• [Dataset entries]:
☆ ☆ ☆ ☆

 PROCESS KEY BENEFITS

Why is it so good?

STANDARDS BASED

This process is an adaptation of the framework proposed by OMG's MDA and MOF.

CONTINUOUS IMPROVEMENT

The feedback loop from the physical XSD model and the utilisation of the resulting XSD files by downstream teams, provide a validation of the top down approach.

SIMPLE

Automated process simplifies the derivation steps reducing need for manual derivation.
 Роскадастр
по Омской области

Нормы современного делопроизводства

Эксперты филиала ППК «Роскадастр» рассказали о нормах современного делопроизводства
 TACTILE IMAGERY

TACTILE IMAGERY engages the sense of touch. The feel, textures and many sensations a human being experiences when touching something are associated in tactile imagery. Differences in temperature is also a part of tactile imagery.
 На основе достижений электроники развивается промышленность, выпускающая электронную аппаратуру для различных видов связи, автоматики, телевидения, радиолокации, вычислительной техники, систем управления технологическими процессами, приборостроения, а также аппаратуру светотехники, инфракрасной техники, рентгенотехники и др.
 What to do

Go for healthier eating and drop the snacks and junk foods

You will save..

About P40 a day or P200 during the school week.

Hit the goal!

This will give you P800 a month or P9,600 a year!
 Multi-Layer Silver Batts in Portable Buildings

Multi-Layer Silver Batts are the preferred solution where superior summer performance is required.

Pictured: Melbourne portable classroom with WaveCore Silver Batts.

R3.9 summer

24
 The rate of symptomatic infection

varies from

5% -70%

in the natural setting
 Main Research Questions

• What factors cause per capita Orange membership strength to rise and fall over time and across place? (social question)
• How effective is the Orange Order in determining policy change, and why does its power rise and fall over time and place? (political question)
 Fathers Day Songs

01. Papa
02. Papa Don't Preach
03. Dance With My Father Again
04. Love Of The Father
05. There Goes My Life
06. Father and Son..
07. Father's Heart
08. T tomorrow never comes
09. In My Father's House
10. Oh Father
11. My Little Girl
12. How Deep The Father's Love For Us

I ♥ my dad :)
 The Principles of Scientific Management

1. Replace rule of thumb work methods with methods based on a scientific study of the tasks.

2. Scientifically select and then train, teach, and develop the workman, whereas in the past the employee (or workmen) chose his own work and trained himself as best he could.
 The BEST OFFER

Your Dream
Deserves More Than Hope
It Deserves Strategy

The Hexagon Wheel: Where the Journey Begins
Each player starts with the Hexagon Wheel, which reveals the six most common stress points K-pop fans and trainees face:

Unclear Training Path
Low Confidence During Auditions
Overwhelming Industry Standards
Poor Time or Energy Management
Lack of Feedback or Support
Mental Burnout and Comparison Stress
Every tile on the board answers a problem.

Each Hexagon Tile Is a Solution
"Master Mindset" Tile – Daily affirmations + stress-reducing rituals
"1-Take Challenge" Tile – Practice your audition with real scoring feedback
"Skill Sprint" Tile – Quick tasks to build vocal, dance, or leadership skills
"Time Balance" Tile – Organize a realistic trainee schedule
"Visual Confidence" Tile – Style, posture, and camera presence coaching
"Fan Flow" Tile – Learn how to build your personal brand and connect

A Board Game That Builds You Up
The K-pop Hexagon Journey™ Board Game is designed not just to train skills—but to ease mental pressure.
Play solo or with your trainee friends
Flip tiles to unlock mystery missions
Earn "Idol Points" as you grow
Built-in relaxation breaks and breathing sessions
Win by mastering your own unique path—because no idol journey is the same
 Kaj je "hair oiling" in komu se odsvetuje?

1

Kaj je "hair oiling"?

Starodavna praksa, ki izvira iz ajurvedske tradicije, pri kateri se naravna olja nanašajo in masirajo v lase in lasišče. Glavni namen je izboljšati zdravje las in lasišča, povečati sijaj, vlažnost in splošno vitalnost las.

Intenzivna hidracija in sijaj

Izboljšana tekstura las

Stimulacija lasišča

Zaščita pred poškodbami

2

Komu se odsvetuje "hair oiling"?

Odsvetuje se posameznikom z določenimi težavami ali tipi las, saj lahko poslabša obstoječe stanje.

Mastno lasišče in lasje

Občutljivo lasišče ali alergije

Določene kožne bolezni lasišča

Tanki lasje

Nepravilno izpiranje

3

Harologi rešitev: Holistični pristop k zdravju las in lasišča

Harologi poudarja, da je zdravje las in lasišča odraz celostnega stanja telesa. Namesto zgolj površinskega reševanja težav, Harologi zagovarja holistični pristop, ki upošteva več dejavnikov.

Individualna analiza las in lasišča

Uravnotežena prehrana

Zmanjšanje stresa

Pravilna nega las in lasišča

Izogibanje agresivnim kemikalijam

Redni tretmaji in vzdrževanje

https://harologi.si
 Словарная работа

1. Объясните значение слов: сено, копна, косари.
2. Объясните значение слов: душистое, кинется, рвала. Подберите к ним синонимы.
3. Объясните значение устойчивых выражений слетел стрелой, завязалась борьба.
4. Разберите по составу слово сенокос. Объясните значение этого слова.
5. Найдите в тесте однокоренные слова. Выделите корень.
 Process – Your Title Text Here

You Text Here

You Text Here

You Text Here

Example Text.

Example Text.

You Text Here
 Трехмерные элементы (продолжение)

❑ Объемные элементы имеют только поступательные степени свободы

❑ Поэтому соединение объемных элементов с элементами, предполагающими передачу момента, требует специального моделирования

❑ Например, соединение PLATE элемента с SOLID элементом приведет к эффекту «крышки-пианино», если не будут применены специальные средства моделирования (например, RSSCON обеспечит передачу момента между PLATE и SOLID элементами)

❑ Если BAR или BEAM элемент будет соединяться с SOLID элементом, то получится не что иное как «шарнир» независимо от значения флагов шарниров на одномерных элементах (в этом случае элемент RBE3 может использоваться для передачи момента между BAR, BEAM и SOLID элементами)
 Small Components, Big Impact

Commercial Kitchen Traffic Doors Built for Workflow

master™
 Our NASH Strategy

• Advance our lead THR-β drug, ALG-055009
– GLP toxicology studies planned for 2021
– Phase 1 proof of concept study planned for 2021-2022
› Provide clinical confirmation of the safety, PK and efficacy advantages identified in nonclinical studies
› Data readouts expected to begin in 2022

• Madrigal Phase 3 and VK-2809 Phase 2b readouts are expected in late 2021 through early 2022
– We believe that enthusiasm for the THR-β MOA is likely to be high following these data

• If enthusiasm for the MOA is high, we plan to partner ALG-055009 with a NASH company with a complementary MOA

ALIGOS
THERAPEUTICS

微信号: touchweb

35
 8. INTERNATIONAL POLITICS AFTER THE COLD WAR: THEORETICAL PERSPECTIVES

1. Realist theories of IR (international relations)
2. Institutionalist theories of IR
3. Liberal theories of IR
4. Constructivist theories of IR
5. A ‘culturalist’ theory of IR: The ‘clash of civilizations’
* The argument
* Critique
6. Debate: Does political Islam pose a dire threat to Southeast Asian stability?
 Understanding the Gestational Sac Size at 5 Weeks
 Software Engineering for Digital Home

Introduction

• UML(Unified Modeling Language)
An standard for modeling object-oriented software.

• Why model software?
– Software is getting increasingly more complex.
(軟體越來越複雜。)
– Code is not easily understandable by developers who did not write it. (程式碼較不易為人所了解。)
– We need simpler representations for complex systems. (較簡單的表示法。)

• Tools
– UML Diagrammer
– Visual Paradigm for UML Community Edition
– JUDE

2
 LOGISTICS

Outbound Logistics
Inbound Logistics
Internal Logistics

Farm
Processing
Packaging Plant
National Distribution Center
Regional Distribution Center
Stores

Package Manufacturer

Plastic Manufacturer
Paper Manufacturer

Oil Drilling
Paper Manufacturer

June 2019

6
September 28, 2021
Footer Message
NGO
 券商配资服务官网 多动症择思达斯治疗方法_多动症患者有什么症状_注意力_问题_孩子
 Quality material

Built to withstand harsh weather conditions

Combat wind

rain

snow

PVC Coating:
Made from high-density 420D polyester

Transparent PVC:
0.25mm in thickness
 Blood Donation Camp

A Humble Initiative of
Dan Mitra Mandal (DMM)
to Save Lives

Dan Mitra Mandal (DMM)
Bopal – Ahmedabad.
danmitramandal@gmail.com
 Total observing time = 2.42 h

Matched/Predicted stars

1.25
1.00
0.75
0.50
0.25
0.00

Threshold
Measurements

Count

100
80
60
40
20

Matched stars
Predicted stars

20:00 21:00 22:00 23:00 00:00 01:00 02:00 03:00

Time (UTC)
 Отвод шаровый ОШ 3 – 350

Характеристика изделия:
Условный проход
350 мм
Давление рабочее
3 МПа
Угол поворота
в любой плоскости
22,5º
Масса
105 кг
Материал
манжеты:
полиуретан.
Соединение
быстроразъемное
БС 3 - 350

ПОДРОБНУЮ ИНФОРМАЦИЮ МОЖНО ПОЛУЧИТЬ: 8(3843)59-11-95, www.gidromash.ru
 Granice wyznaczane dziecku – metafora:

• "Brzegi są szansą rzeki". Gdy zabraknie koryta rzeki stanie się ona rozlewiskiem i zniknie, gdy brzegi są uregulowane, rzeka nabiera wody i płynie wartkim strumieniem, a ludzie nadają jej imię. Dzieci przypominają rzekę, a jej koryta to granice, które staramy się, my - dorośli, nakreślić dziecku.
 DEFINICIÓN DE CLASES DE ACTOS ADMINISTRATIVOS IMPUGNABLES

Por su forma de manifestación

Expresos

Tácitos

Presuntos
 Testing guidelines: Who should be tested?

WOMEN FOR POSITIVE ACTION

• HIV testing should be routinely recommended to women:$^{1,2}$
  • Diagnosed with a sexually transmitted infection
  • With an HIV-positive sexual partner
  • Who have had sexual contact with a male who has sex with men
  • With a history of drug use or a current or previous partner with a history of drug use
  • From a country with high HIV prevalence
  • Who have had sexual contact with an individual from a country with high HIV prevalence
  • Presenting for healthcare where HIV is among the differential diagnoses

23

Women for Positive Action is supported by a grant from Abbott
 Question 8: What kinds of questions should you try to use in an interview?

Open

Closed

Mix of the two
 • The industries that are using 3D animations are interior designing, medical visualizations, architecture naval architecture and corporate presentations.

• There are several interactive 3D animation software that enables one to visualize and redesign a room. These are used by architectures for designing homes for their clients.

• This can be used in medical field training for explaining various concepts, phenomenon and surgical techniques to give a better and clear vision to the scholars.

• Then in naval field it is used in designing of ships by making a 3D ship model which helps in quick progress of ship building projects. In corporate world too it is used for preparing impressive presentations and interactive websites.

☆ ☆ ☆ ☆

• [Task objective]:
Reproduce, character for character, only the lines of the preceding data that start at the line with "This process is" and end at the line with "Эксперты филиала ППК", both included.

• [Output for this exercise]:
This process is an adaptation of the framework proposed by OMG's MDA and MOF.

CONTINUOUS IMPROVEMENT

The feedback loop from the physical XSD model and the utilisation of the resulting XSD files by downstream teams, provide a validation of the top down approach.

SIMPLE

Automated process simplifies the derivation steps reducing need for manual derivation.
 Роскадастр
по Омской области

Нормы современного делопроизводства

Эксперты филиала ППК «Роскадастр» рассказали о нормах современного делопроизводства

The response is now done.